Text for analysis:
##############################

Soring has been illegal for the past 40 years under The Horse Protection Act. But trainers are still getting away with it. Soring can produce long-term physical damage, such as abrasions, swelling, and extreme prolonged pain.
Sadly, horse soring is yet another case where the desire for profits and recognition is winning out over simple humanity. Press the USDA to stop allowing corrupt trainers to get away with such cruelty — and prosecute them to the fullest extent under The Horse Protection Act.
Dear Secretary of Agriculture Thomas Vilsack:
If you think that all show animals in the US are well-cared for and treated humanely, think again. In fact, some show horses are suffering immense pain and distress from a practice called horse soring.
Soring is utilized by trainers of Tennessee walking horses in order to obtain a higher gait that wins prizes at shows. The gait is procured by cutting, hitting, shocking, and chemically burning the horses' forelegs to get them to raise their walking stance. It can cause painful abrasions and long-term physical damage. These horses live anything but 'winning' lives.

##############################

Information provided:
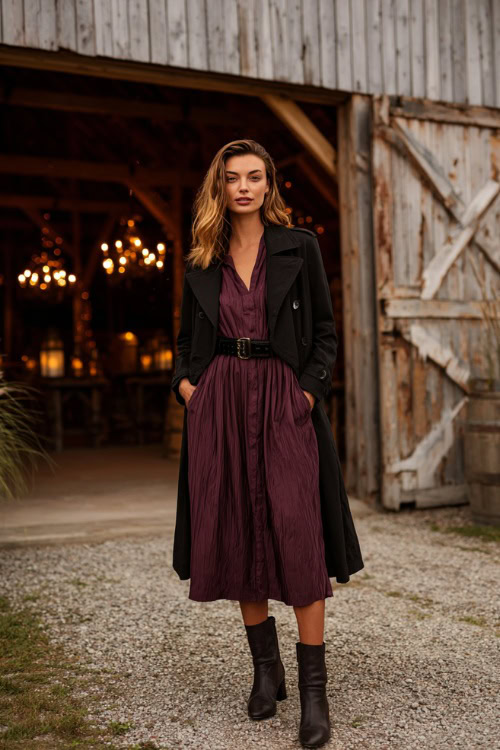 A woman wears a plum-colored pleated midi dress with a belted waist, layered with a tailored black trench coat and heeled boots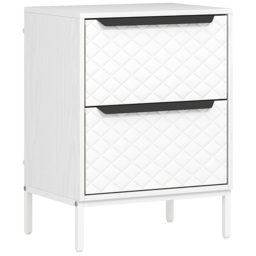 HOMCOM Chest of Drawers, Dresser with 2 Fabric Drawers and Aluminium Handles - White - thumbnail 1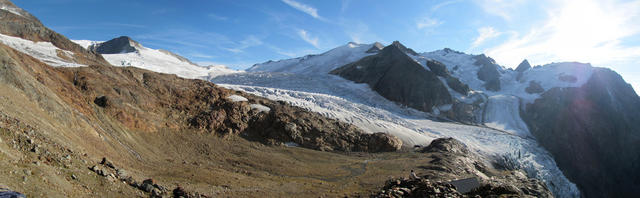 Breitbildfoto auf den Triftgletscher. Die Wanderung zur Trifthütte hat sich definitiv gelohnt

##############################

Problem 1:
In the text on horse soring above, condense the paragraph beginning "Soring is utilized by trainers" into a short bulleted list that keeps its main facts.
Problem 2:
Write the next part of the text on horse soring, picking up after its final sentence.

Exercise response 1:
- Trainers of Tennessee walking horses use soring to produce a higher gait that wins prizes at shows.
- They do it by cutting, hitting, shocking, and chemically burning the horses' forelegs so the horses raise their walking stance.
- It causes painful abrasions and long-term physical damage.
- These horses live anything but "winning" lives.

Exercise response 2:
Horse soring has been illegal under The Horse Protection Act for over 40 years, but its use is still widespread among Tennessee walking horse trainers. These trainers never have to answer for their actions. It's time they take responsibility for their practices, and it's time we start enforcing the law without exception.
Please begin enforcing the regulations as outlined by The Horse Protection Act. It's about humane treatment of animals — and it's the law.